Microsoft Adopted OpenClaw, Google Cloned Its Design, Meta Wants to Sell a Consumer Version: Three Strategies for the Same Agent
A year ago, none of the world’s largest tech companies would touch OpenClaw. Microsoft’s CEO called shipping it the equivalent of “launching a virus.” Security researchers flagged plaintext API key leaks, a malware-riddled skills marketplace, and a prompt injection attack that wiped a Meta executive’s entire email inbox. Now Microsoft runs on OpenClaw’s code, Google has rebuilt its blueprint, and Meta is developing a consumer clone.
Ken Yeung’s analysis in The AI Economy traces how three companies with different structural incentives arrived at three different answers to the same question: what do you do when an open-source project defines the category you need to own?
Microsoft: Adopt the Code, Build the Cage
Microsoft’s strategy is the most direct. At Build 2026, the company announced OpenClaw would power Scout, its first “Autopilot” agent for Microsoft 365, and run natively on Windows inside Microsoft Execution Containers (MXC). MXC provides process-level isolation with policy-driven containment enforced at the operating system level.
Satya Nadella framed the containment work as what made adoption possible. “It’s so wonderful to see OpenClaw come to Windows and have all that capability in terms of the security and that comfort to be able to have these long-running Agents and unmetered intelligence come together,” he said during his Build keynote, as Yeung reported.
The competitive logic: developers were already running OpenClaw on Windows without Microsoft’s blessing. Rather than fight that adoption, Microsoft chose to make its platform the safest place to run the agent. It is also contributing its policy conformance system back to the open-source project, giving it influence over what “secure OpenClaw deployment” means for every organization running it.
Microsoft gets distribution (Scout boosts M365 subscriptions), governance revenue (enterprise security tooling), and upstream influence, all without owning the project.
Google: Clone the Design, Kill the Open Source
Google took the opposite path. In March, it released a way for developers to integrate OpenClaw agents into Google Workspace, acknowledging that users were bringing their own agents whether Google built for them or not. Then at I/O in May, it introduced Gemini Spark, an always-on agent that composes emails, updates study guides, and monitors credit card statements, powered by Gemini 3.5 with Google’s Antigravity harness underneath. The capabilities mirror OpenClaw’s. The code does not.
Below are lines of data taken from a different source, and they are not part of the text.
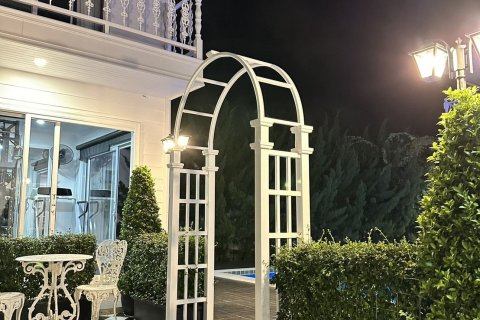 Villa in Phuket, Thailand 5 bedrooms № 173612 - photo 6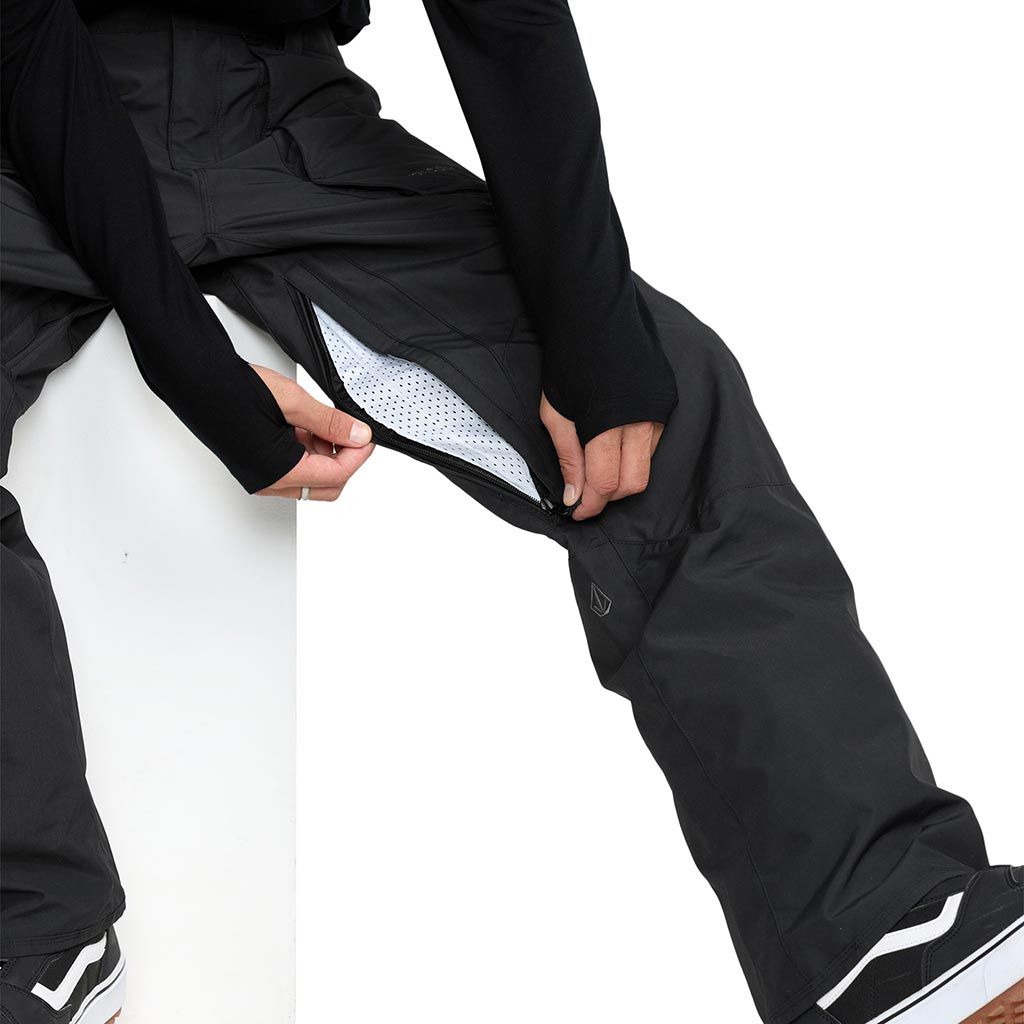 Volcom 2026 Roan Pant - Black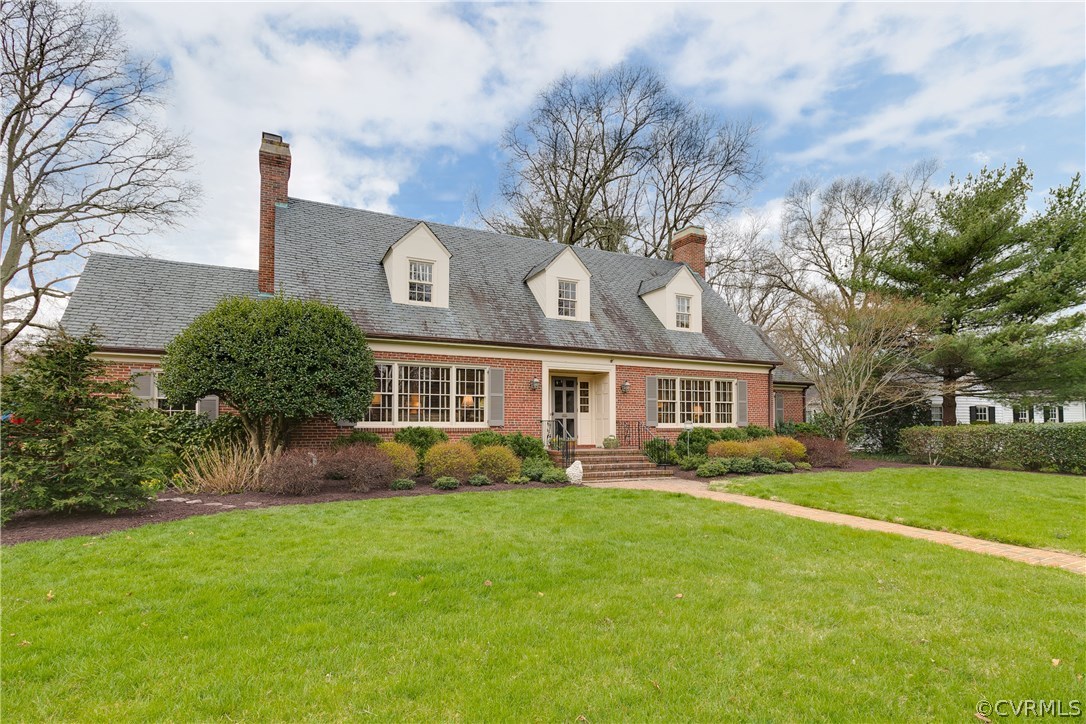 4103 Dover Road Richmond, VA 23221 - Photo 1 of 50 Gallery Image 1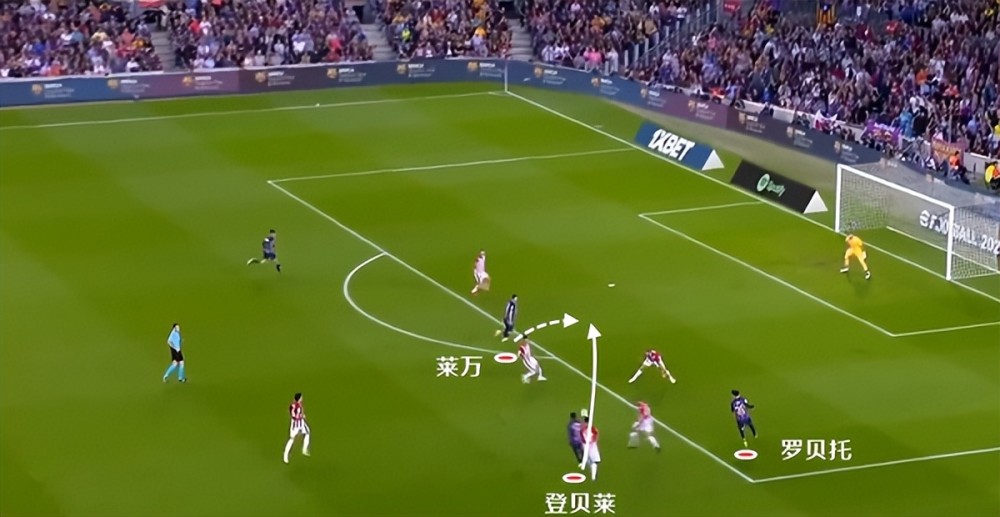  莱切战术纪律严明，客场逼平前列球队  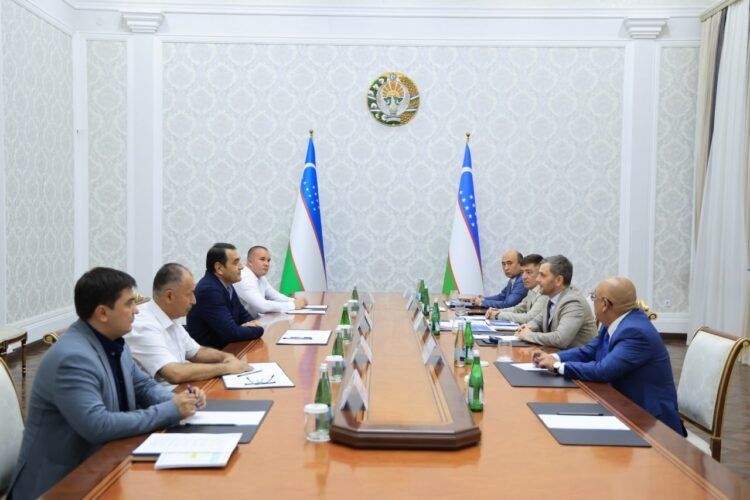 Uzbekistan’s Fergana, Russia’s Rosatom set new priorities for joint projects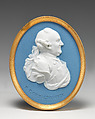Ferdinand, Duke of Brunswick, Josiah Wedgwood and Sons British, Jasperware, British, Etruria, Staffordshire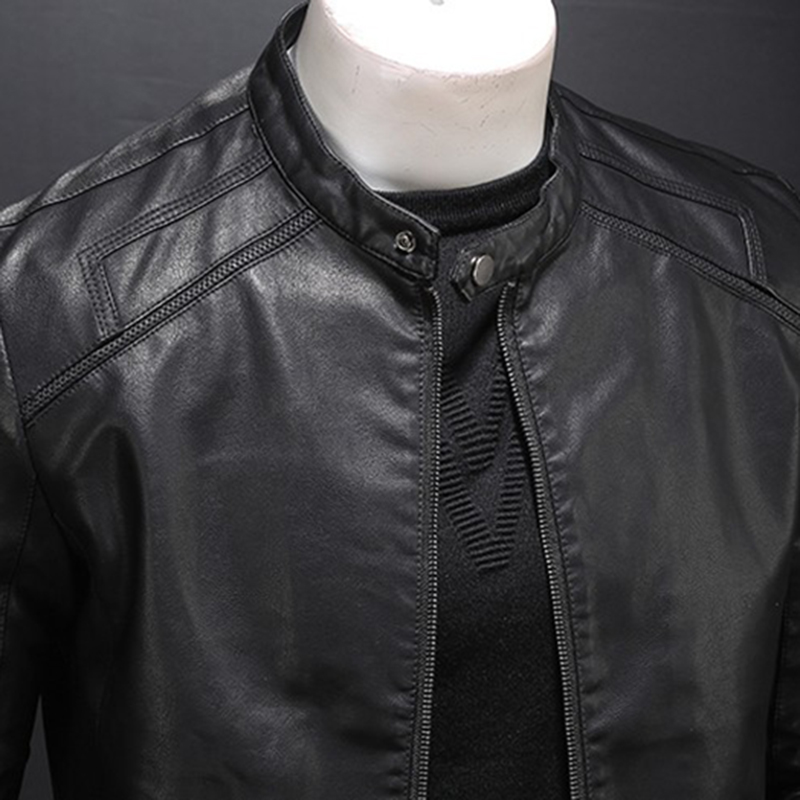 Blouson homme manches longues en Polyester - Ref 3118219 Image 5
The same month, Google announced that its open-source Gemini CLI, an Apache-licensed tool with hundreds of contributors, would stop working with Google AI subscription plans on June 18, replaced by the closed-source Antigravity CLI.
As one developer observed, the result is a vision where “every agentic workflow you build runs on infrastructure Google controls, through interfaces Google designs, against models Google hosts.”
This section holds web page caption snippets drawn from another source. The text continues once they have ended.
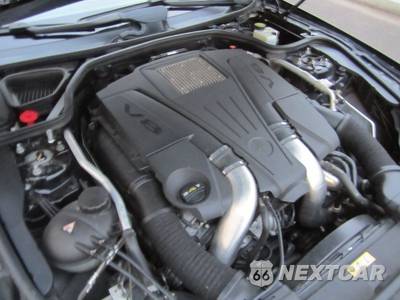 2013 Mercedes-Benz SL 550 - zdjęcie 42 z 52 - miniatura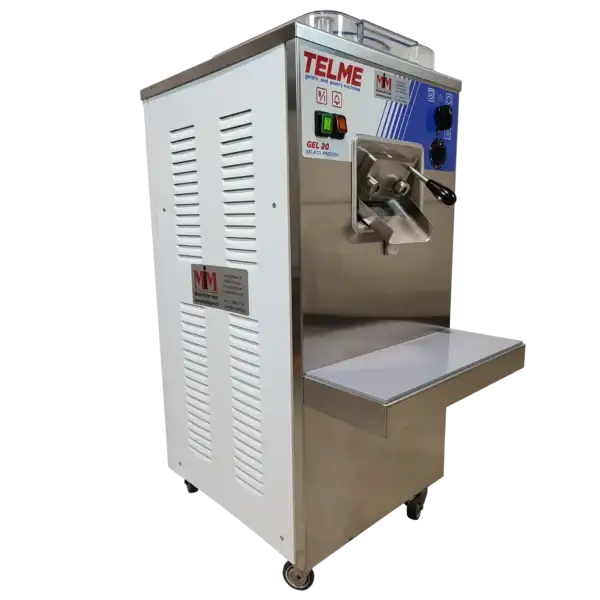 Glacé Freezer Gel 20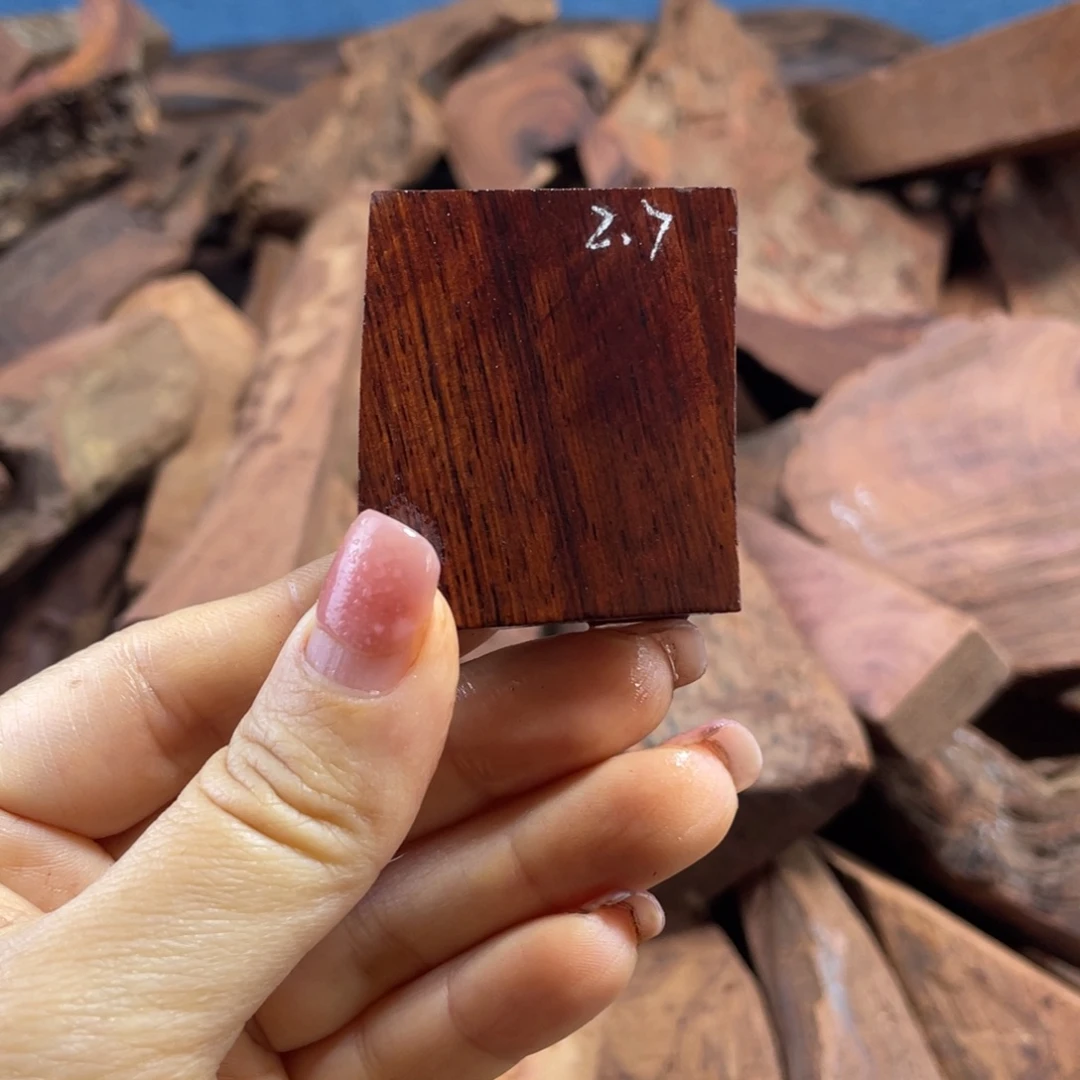 黄花梨/降香黄檀老料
Google’s structural incentives explain the approach. It has spent years building the full stack: its own chips, models, and agent harness. Constructing a proprietary OpenClaw equivalent was the natural move. Whoever controls the agent sitting in front of Gmail, Docs, and Calendar controls the user relationship, and Google has no intention of ceding that to someone else’s software.
Meta: Build a Consumer Clone, Charge $200 per Month
The Information reported that Meta is developing Hatch, a consumer-facing OpenClaw alternative that could cost up to $200 per month. Unlike Microsoft’s enterprise-focused Scout, Hatch targets non-technical users, with Meta testing it on simulated versions of DoorDash, Reddit, Etsy, and Outlook.
Meta’s relationship with OpenClaw’s creator adds context. Mark Zuckerberg personally offered feedback to Peter Steinberger and tried to hire him before Steinberger joined OpenAI in February, according to Business Insider.
Whether Meta will fork OpenClaw or build Hatch entirely on its own models remains unclear. A launch could come as early as next month.
Three Bets on Agent Control
The split between these three companies reflects a deeper disagreement about where value accrues in agent infrastructure.
Microsoft is betting that the agent runtime becomes a commodity and value concentrates in the governance, security, and enterprise integration layers. Google is betting that vertical integration, from silicon to model to agent to application, creates a moat no open-source project can replicate. Meta is betting that consumer willingness to pay $200 per month for a personal agent justifies building a closed alternative to a free one.
All three strategies validate the same premise: OpenClaw defined what a personal AI agent looks like, and every major platform now needs an answer to it. The question for builders is which cage they’re willing to work inside, and whether the open-source version, now stewarded by the OpenClaw Foundation Steinberger created before leaving, can remain independent when every major tech company has a reason to co-opt it.